Modelling Slippage for Limit Orders Trading: Adaptive KDE-based Loss Severity Distribution (1)

Placing limit orders for trade execution is both quite popular and handy method in (algo)trading. A trader expects that the executed price of his buy/sell trade will ideally match the one requested in his limit order. Unfortunately, depending on a momentary market/asset liquidity, the difference between both prices can vary or vary significantly. This difference, by many known as an executed slippage, is an undesirable loss due to external factors. It is often a source of frustration because it comes into the game as a hard-to-model free parameter.

There is no closed-form solution for slippage which would work regardless of the market or traded instrument. The estimation of the slippage is often assumed as a constant based on the trader’s judgment and is a subject to modifications in time. The situation gets worse if one trades less liquid assets. Many cryptocurrencies outside the main stream of interest can be a good example here.

We propose a new model for slippage estimation for limit orders applying the concept of the loss severity distribution (LSD). We design the LSD model to be based on Kernel Density Estimation method (KDE) making use of the empirically gathered slippage data from the actual limit-order-based trading. In our model the LSD will represent the probability density function (PDF) of the material losses that a trader may suffer during the execution of the next limit order trade. We propose the 95% Expected Shortfall of LSD as an add-on trade risk charge while a time-dependent modelling of LSD (based on an increasing number of executed trades) provides a trader with a better, quantitative, Bayesian-like risk estimate.
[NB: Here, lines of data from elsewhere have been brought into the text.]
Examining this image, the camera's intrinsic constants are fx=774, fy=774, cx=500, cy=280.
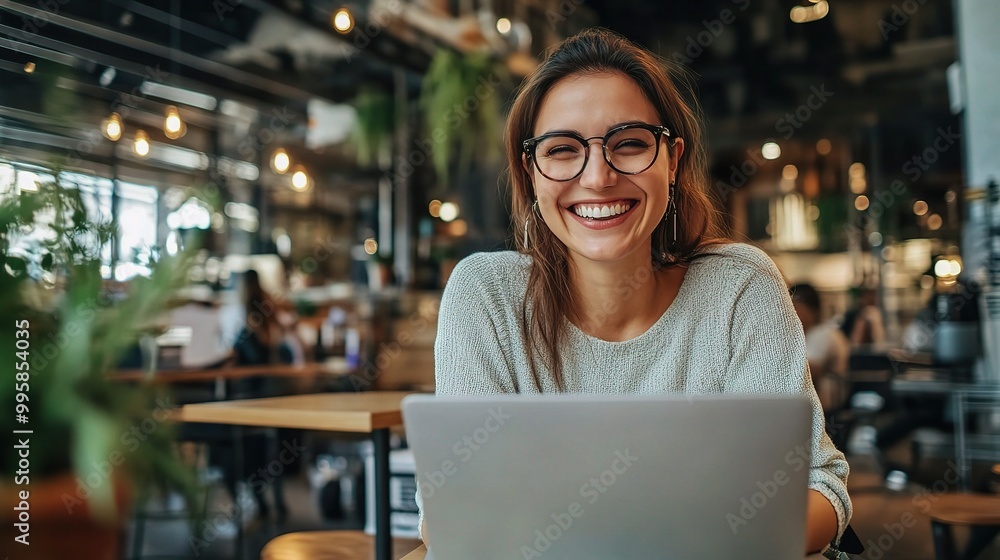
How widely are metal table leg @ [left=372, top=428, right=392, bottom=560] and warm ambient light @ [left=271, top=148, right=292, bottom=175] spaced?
5830 mm

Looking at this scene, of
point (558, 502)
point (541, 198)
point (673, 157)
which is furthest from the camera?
point (673, 157)

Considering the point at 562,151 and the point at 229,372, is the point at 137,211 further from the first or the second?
the point at 562,151

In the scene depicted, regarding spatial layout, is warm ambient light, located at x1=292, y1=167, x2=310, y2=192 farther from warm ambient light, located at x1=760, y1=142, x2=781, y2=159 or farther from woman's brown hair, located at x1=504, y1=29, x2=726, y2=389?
woman's brown hair, located at x1=504, y1=29, x2=726, y2=389

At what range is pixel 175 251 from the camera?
6.09 feet

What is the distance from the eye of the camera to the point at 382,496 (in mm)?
1960

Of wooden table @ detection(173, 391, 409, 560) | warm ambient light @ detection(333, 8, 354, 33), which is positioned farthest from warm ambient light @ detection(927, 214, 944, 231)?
wooden table @ detection(173, 391, 409, 560)

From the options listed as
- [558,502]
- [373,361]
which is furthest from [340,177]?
[558,502]

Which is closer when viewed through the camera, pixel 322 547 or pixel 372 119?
pixel 322 547

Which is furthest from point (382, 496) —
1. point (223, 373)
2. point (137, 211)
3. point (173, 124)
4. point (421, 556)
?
point (173, 124)

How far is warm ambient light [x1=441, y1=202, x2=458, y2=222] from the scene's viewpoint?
8.45m

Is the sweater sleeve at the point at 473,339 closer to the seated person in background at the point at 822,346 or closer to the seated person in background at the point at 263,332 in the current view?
the seated person in background at the point at 822,346

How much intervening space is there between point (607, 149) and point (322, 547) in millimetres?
1220

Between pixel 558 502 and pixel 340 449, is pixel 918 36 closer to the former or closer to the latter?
pixel 340 449

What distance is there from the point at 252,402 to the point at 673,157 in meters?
1.60
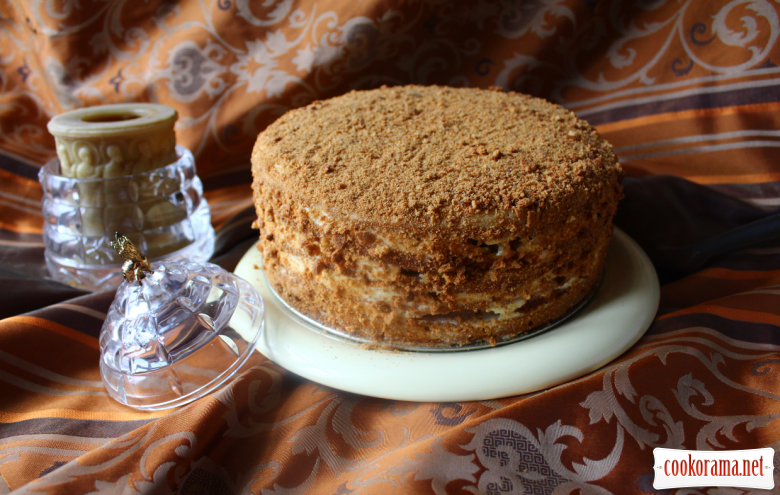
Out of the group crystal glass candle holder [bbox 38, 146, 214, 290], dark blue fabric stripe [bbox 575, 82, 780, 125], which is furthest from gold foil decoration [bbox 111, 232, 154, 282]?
dark blue fabric stripe [bbox 575, 82, 780, 125]

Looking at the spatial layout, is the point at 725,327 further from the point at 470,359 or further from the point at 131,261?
the point at 131,261

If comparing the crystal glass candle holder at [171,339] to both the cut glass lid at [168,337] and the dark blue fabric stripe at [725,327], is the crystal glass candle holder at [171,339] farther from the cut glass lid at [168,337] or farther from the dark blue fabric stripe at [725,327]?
the dark blue fabric stripe at [725,327]

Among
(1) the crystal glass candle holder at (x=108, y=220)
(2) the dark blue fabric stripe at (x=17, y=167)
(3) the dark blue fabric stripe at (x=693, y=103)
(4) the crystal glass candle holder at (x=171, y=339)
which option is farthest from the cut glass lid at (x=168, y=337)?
(3) the dark blue fabric stripe at (x=693, y=103)

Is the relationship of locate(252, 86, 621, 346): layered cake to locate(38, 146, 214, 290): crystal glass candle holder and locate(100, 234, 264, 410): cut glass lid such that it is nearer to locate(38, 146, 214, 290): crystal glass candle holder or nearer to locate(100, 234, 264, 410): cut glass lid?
locate(100, 234, 264, 410): cut glass lid

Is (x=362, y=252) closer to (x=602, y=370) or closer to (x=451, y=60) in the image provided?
(x=602, y=370)

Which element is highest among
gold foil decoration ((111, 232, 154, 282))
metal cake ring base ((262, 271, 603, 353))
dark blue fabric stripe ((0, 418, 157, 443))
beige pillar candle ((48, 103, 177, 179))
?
beige pillar candle ((48, 103, 177, 179))

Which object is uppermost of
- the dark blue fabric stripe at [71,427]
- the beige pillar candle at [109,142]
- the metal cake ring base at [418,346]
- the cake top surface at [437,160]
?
the cake top surface at [437,160]
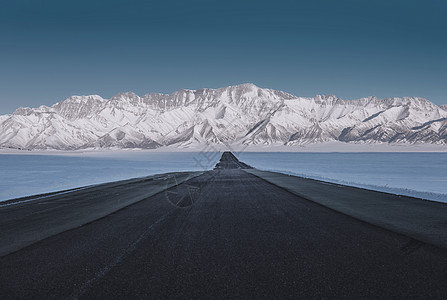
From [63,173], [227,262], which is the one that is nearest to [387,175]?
[227,262]

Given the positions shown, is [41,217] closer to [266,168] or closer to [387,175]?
[387,175]

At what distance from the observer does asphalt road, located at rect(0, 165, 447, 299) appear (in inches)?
187

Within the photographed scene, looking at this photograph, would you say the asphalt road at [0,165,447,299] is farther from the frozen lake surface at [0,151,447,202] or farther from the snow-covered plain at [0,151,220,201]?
the snow-covered plain at [0,151,220,201]

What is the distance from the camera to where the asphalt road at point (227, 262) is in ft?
15.6

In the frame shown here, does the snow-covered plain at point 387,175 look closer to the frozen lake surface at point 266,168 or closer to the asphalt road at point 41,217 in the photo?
the frozen lake surface at point 266,168

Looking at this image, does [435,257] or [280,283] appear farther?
[435,257]

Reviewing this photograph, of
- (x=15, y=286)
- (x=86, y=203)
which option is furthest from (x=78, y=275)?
(x=86, y=203)

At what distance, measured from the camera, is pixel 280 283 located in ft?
16.2

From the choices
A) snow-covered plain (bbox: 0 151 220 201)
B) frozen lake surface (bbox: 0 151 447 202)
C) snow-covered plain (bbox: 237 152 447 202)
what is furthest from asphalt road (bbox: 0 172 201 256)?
snow-covered plain (bbox: 237 152 447 202)

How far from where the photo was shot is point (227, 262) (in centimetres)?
595

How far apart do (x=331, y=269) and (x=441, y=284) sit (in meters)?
1.51

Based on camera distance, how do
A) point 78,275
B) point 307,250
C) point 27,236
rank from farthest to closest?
point 27,236 < point 307,250 < point 78,275

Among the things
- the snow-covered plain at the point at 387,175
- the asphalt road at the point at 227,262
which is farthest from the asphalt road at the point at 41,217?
the snow-covered plain at the point at 387,175

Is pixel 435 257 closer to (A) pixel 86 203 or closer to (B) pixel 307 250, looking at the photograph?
(B) pixel 307 250
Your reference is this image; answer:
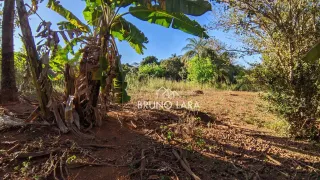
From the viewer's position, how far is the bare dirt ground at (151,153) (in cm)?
328

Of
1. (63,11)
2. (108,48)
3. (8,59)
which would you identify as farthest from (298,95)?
(8,59)

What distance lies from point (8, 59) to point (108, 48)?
10.6 ft

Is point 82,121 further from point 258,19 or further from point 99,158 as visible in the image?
point 258,19

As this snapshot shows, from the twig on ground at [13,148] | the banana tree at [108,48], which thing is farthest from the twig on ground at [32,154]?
the banana tree at [108,48]

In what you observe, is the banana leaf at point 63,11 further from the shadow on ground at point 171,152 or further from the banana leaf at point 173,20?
the shadow on ground at point 171,152

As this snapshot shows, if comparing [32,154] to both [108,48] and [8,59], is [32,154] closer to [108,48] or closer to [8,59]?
[108,48]

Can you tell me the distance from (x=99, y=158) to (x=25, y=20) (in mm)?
2478

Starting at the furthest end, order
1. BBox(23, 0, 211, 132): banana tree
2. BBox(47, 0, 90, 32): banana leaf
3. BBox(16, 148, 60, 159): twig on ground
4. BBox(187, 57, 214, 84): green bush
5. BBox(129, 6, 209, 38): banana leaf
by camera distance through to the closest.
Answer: BBox(187, 57, 214, 84): green bush
BBox(47, 0, 90, 32): banana leaf
BBox(129, 6, 209, 38): banana leaf
BBox(23, 0, 211, 132): banana tree
BBox(16, 148, 60, 159): twig on ground

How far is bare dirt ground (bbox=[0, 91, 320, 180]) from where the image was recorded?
3.28m

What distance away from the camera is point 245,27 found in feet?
21.6

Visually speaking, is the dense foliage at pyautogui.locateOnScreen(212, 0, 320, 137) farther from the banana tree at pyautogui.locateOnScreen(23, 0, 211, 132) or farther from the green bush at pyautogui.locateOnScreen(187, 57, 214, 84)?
the green bush at pyautogui.locateOnScreen(187, 57, 214, 84)

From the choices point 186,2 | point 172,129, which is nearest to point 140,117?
point 172,129

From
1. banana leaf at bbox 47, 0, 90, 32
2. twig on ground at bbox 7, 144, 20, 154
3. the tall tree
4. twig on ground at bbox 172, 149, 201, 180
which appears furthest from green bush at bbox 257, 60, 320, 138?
the tall tree

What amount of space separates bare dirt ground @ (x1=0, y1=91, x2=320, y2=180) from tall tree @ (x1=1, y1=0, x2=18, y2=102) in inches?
44.4
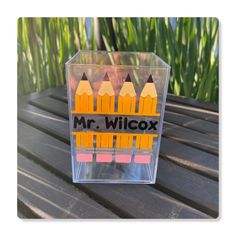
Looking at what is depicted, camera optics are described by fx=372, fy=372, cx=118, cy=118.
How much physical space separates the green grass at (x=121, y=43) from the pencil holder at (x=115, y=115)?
1.4 inches

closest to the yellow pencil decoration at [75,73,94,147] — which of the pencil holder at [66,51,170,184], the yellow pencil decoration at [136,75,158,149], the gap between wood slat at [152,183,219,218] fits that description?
the pencil holder at [66,51,170,184]

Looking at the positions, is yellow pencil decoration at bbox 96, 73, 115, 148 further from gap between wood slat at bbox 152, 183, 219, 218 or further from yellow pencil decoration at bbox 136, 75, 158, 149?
gap between wood slat at bbox 152, 183, 219, 218

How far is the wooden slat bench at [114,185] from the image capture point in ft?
2.58

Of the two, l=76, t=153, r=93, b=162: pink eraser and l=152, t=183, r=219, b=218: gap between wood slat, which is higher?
l=76, t=153, r=93, b=162: pink eraser

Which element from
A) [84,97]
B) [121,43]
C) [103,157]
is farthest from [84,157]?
[121,43]

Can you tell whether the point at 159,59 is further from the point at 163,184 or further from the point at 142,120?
the point at 163,184

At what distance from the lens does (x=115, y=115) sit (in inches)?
30.2

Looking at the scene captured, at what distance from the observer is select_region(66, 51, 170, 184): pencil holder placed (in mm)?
748

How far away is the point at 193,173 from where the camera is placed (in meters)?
→ 0.84

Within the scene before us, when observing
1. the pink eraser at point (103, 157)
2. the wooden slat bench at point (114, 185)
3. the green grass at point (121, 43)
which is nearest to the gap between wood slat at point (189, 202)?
the wooden slat bench at point (114, 185)

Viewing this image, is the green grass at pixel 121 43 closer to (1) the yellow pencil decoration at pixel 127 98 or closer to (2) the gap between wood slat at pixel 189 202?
(1) the yellow pencil decoration at pixel 127 98

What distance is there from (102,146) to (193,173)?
21 cm

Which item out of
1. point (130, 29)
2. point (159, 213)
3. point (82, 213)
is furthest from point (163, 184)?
point (130, 29)

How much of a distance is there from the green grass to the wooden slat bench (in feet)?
0.16
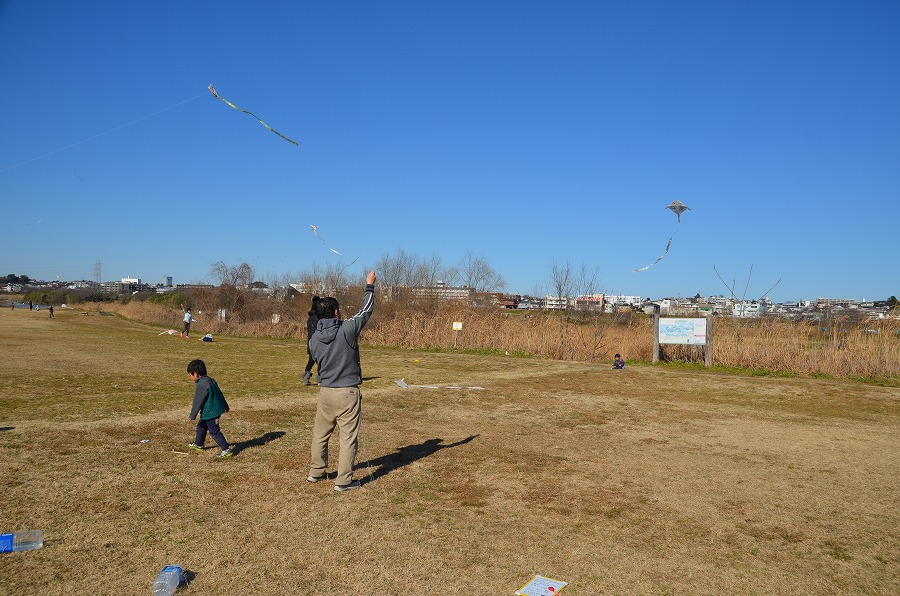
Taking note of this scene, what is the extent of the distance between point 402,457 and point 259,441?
2177 mm

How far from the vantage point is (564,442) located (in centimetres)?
979

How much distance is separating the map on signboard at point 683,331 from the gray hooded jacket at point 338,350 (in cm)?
1670

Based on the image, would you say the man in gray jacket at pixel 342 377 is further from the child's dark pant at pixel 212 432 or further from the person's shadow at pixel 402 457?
the child's dark pant at pixel 212 432

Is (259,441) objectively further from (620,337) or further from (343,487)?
(620,337)

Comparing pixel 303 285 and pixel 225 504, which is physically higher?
pixel 303 285

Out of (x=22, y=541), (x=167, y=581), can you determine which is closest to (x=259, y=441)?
(x=22, y=541)

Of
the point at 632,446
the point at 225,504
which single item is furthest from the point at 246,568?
the point at 632,446

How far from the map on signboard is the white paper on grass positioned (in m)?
17.9

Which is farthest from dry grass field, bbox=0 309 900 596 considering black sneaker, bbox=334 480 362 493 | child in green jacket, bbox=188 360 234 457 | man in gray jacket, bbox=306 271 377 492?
man in gray jacket, bbox=306 271 377 492

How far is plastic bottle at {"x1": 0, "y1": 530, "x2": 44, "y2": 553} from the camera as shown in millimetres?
5027

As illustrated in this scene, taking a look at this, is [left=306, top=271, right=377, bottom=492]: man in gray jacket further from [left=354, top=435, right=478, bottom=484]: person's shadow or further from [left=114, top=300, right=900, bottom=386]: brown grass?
[left=114, top=300, right=900, bottom=386]: brown grass

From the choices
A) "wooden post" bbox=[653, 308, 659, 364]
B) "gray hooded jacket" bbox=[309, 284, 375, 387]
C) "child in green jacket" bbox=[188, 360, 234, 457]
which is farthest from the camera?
"wooden post" bbox=[653, 308, 659, 364]

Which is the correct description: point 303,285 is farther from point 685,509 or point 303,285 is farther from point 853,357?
point 685,509

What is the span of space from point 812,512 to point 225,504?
5921mm
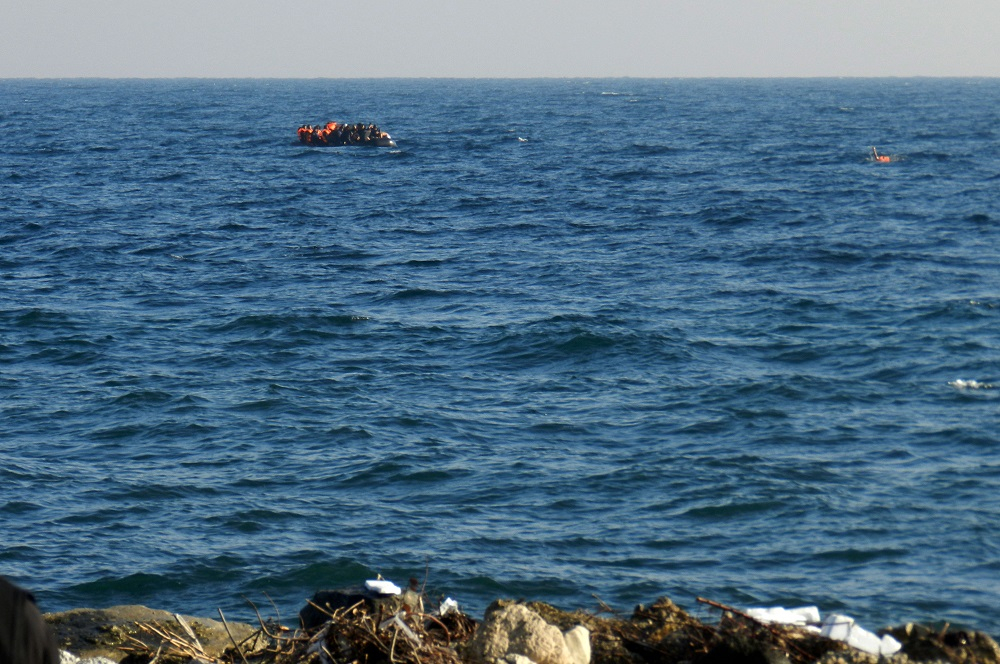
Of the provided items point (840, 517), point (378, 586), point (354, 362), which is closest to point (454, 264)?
point (354, 362)

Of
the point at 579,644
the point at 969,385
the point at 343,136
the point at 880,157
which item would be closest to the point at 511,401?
the point at 969,385

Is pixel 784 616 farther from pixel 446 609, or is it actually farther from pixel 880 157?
pixel 880 157

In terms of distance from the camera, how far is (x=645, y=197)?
40219 millimetres

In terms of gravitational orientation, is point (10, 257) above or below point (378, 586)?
below

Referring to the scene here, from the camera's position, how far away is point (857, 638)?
230 inches

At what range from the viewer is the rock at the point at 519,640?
5.54 metres

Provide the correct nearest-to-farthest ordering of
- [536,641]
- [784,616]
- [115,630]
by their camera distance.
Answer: [536,641]
[784,616]
[115,630]

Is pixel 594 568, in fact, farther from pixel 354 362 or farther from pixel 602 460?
pixel 354 362

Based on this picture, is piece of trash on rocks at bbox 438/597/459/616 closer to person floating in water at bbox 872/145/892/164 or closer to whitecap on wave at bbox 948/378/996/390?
whitecap on wave at bbox 948/378/996/390

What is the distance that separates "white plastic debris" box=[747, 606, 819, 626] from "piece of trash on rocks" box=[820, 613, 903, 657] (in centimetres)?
25

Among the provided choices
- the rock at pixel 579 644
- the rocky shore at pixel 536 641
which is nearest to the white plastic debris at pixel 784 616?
the rocky shore at pixel 536 641

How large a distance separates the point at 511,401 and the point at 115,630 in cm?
1018

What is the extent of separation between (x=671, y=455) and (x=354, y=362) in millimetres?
7020

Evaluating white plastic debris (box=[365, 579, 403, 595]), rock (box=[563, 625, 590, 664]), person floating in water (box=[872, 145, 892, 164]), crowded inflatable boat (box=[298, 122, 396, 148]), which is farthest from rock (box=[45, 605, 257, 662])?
crowded inflatable boat (box=[298, 122, 396, 148])
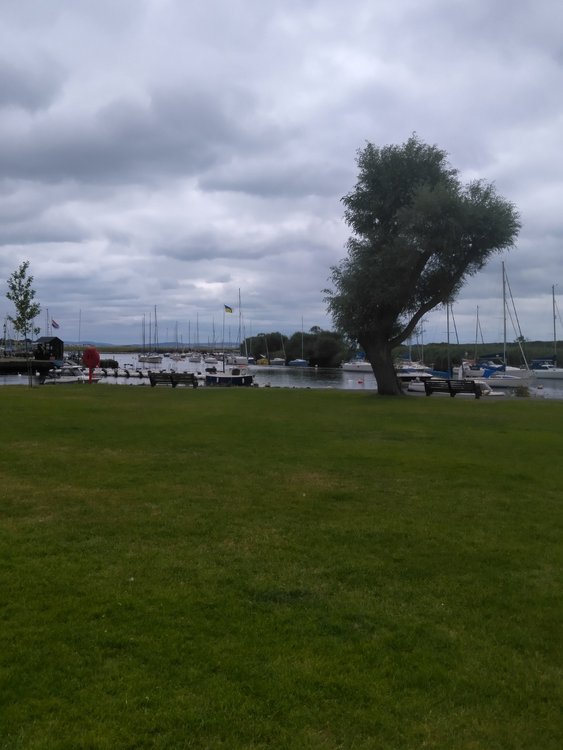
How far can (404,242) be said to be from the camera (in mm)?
27344

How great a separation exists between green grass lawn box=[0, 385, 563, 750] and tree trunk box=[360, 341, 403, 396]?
769 inches

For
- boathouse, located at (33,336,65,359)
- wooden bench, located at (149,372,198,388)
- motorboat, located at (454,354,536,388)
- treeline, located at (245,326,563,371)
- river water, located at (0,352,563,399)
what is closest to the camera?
wooden bench, located at (149,372,198,388)

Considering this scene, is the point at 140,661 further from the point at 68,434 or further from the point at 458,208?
the point at 458,208

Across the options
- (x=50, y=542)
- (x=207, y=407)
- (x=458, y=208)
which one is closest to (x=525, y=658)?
(x=50, y=542)

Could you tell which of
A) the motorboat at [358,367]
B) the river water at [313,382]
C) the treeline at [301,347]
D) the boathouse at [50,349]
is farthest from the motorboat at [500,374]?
Result: the boathouse at [50,349]

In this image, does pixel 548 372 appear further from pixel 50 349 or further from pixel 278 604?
pixel 278 604

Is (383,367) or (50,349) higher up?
(50,349)

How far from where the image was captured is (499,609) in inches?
194

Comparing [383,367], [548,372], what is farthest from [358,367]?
[383,367]

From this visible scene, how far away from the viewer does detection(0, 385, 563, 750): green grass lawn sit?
3.46 m

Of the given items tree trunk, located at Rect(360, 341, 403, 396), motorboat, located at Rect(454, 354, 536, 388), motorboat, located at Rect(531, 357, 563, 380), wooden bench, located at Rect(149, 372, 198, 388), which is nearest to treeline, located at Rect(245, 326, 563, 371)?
motorboat, located at Rect(531, 357, 563, 380)

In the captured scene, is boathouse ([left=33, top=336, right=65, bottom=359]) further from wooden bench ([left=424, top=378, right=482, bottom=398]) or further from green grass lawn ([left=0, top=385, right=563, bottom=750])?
green grass lawn ([left=0, top=385, right=563, bottom=750])

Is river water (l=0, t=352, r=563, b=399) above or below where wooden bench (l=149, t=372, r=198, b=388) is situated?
below

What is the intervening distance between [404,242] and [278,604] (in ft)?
79.3
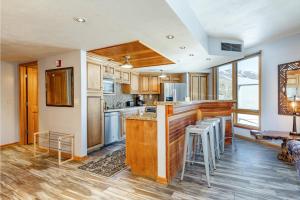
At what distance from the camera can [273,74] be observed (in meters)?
4.35

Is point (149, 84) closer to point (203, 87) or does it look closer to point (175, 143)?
point (203, 87)

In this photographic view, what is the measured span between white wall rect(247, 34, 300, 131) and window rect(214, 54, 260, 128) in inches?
9.4

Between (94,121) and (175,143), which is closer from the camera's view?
(175,143)

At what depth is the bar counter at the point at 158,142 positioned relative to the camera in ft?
8.67

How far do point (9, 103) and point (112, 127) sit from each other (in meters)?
2.93

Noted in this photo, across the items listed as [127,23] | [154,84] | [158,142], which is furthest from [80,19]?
[154,84]

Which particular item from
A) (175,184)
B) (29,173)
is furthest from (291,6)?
(29,173)

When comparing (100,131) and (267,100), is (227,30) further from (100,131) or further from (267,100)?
(100,131)

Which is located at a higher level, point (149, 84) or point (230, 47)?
point (230, 47)

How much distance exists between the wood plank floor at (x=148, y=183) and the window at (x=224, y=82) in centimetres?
288

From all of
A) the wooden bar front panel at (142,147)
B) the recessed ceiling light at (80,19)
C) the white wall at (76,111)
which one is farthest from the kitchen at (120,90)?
the recessed ceiling light at (80,19)

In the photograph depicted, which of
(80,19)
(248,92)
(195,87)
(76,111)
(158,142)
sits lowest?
(158,142)

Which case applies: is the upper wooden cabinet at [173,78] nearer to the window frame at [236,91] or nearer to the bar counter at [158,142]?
the window frame at [236,91]

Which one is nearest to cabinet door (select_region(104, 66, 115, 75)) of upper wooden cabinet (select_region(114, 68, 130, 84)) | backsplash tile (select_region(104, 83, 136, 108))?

In this Part 1 we begin with a refresher on the empirical estimation of PDF employing ECDFs and histograms. Next, we focus on the use of KDE method as an alternative, discussing its theoretical properties backed by Python examples. In Part 2 we will show how KDE estimation can be viewed as an adaptive method in the estimation of p.d.f. depending on data sample size. We will adopt KDE method for the estimation of LSD using trader’s log of executed limit-order trades for XLM (Stellar cryptocurrency), showing the slippage-free and -affected equity curves. A time-dependent behaviour of 95% quantile of LSD will be postulated as an effective risk charge for individual trades.

1. Estimation of Loss Severity Distribution using KDE Approach

Let $\{x_1, x_2,…,x_n\}$ denote a data sample of size $n$ from a random variable with a PDF of $f$. The goal is to estimate the PDF (or cumulative density function; CDF) given a data set $\{x_i\}^n_{i=1}$.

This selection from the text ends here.